┌─ TEXTE FOURNI

À l’occasion de la journée internationale des droits de l’enfant ce 20 novembre, zoom sur la situation à Mayotte. Interviews de Baptiste Cohen, directeur d'Apprentis d'Auteuil Océan Indien et de Régine Le Men, directrice d’Apprentis d'Auteuil Mayotte.

Quelle est la situation des droits de l’enfant à Mayotte ?

Baptiste Cohen / Apprentis d'Auteuil
Baptiste Cohen / Apprentis d'Auteuil

Baptiste Cohen : Avant de répondre à cette question, il faut d’abord donner quelques éléments d’éclaircissements sur le contexte si particulier de cette île. A Mayotte, la population locale est composée d’un peuple issu de l’archipel des Comores dont l’une des îles (Mayotte), a fait le choix au fil des referendums de ne pas devenir indépendante et de rester au sein de la France. En 2011, Mayotte est devenu le 101e département de France et son cinquième département d’Outre-mer. La population initiale est d’origine comorienne, musulmane et a des habitudes de vie qui peuvent paraître éloignées de celles de la République. D’autre part, le fait d'être devenu un département de la République implique que le droit français s’applique désormais à Mayotte comme sur le reste du territoire. Il y a donc des tensions inhérentes à l’histoire de ce territoire, en plus des tensions actuelles liées aux conditions sociales et aux migrations économiques.

Quel est le contexte en matière de droits de l’enfant ?

└─

CONSIGNES:
**A.** Reproduisez tout ce qui va de "À l’occasion de" jusqu'à "à Mayotte ?" dans le texte sur Mayotte.
**B.** Poursuivez le texte sur Mayotte à partir de sa dernière phrase.

┌─ DONNÉES

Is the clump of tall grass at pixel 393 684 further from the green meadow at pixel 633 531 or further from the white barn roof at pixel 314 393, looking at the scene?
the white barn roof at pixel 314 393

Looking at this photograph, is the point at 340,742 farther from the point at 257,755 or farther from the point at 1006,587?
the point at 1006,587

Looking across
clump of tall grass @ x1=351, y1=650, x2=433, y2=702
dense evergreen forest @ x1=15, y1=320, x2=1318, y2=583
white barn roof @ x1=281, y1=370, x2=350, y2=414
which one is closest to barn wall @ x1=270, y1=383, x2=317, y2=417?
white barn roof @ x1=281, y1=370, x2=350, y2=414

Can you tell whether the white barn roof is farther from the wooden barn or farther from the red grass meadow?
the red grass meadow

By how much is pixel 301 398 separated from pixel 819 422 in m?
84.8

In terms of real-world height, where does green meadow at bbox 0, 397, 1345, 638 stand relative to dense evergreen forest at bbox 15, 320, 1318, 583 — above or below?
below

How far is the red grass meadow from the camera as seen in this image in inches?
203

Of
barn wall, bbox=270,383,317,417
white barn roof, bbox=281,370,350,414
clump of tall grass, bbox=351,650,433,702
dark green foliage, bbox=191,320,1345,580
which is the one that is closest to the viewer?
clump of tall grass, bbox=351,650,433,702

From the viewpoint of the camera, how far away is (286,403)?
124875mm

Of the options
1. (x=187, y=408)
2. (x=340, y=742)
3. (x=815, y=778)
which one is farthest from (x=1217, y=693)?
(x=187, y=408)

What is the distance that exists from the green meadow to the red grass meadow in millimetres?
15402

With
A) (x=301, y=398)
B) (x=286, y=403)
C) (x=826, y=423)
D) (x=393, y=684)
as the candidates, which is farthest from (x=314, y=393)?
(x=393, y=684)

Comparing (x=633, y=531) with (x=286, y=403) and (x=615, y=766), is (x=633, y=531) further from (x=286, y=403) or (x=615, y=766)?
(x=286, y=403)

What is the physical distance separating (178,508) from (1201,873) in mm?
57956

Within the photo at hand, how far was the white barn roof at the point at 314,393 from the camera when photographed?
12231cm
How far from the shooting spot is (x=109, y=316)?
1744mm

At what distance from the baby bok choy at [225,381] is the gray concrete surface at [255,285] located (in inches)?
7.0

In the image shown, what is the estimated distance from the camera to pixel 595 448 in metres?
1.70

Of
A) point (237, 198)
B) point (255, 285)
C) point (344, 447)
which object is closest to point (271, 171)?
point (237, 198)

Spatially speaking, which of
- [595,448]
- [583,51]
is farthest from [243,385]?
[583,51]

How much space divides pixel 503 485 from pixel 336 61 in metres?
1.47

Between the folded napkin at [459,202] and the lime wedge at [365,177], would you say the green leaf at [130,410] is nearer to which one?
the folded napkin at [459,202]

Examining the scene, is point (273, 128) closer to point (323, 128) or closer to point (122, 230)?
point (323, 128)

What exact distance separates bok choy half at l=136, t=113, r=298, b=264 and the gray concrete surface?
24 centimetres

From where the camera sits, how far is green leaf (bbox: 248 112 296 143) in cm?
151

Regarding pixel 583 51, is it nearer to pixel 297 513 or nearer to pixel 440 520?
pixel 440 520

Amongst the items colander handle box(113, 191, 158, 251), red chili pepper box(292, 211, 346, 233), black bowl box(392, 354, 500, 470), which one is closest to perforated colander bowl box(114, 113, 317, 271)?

└─

RÉPONSES ATTENDUES:
**A.**
À l’occasion de la journée internationale des droits de l’enfant ce 20 novembre, zoom sur la situation à Mayotte. Interviews de Baptiste Cohen, directeur d'Apprentis d'Auteuil Océan Indien et de Régine Le Men, directrice d’Apprentis d'Auteuil Mayotte.

Quelle est la situation des droits de l’enfant à Mayotte ?

**B.**
Régine Le Men : Ce qui saute aux yeux lorsque l'on arrive à Mayotte, c'est l’extrême jeunesse de la population : 70% des habitants sont âgés de moins de 25 ans ! Il y a donc un manque criant d'établissements scolaires pour pouvoir accueillir tous ces enfants. Le nombre d’enfants non scolarisés est aussi beaucoup plus important qu’en métropole. Pour ceux qui le sont, ils se retrouvent dans les établissements parmi les plus grands de France, avec par exemple des collèges de plus de 1700 élèves ! Cela se traduit donc par des conditions de travail difficiles pour les élèves et pour les enseignants.
Baptiste Cohen :  Il faut dire également que l’école, telle que nous l’envisageons en métropole, ne signifie rien de particulier pour beaucoup de familles de Mayotte car elles-mêmes n’ont pas été scolarisées à l'école de la République. D’autre part, Mayotte doit faire face à une immigration importante venue des Comores. Les migrations sont à la fois économiques et sociales mais elles sont venues s’ajouter à des causes culturelles et historiques qui préexistaient. Car les migrations entre les quatre îles de l’archipel des Comores existaient bien avant que l’île ne devienne un département français. Les familles des Comores ne viennent donc pas uniquement à Mayotte pour bénéficier des allocations comme on l'entend trop souvent !

Que fait Apprentis d’Auteuil à Mayotte ?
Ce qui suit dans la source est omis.